▸ Entries provided:

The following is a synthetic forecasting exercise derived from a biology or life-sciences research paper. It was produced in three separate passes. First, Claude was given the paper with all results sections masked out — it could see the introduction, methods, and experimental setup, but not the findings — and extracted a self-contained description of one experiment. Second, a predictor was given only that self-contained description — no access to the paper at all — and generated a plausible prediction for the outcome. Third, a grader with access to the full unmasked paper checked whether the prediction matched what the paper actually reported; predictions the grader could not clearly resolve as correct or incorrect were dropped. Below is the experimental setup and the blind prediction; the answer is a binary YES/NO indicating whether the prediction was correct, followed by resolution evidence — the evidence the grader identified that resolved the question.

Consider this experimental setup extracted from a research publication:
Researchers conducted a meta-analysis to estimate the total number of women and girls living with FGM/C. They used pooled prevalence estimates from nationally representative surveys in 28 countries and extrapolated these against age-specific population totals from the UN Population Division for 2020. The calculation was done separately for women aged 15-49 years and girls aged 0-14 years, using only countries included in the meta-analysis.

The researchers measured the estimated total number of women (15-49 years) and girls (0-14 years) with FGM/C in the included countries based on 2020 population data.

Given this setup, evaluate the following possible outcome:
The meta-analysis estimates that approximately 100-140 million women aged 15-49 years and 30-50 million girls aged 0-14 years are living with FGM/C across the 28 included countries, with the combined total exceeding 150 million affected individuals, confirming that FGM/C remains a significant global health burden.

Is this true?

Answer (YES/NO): NO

▸ Your instructions: For this exercise, retype each entry from above exactly as it stands.

▸ Task result:
The following is a synthetic forecasting exercise derived from a biology or life-sciences research paper. It was produced in three separate passes. First, Claude was given the paper with all results sections masked out — it could see the introduction, methods, and experimental setup, but not the findings — and extracted a self-contained description of one experiment. Second, a predictor was given only that self-contained description — no access to the paper at all — and generated a plausible prediction for the outcome. Third, a grader with access to the full unmasked paper checked whether the prediction matched what the paper actually reported; predictions the grader could not clearly resolve as correct or incorrect were dropped. Below is the experimental setup and the blind prediction; the answer is a binary YES/NO indicating whether the prediction was correct, followed by resolution evidence — the evidence the grader identified that resolved the question.

Consider this experimental setup extracted from a research publication:
Researchers conducted a meta-analysis to estimate the total number of women and girls living with FGM/C. They used pooled prevalence estimates from nationally representative surveys in 28 countries and extrapolated these against age-specific population totals from the UN Population Division for 2020. The calculation was done separately for women aged 15-49 years and girls aged 0-14 years, using only countries included in the meta-analysis.

The researchers measured the estimated total number of women (15-49 years) and girls (0-14 years) with FGM/C in the included countries based on 2020 population data.

Given this setup, evaluate the following possible outcome:
The meta-analysis estimates that approximately 100-140 million women aged 15-49 years and 30-50 million girls aged 0-14 years are living with FGM/C across the 28 included countries, with the combined total exceeding 150 million affected individuals, confirming that FGM/C remains a significant global health burden.

Is this true?

Answer (YES/NO): NO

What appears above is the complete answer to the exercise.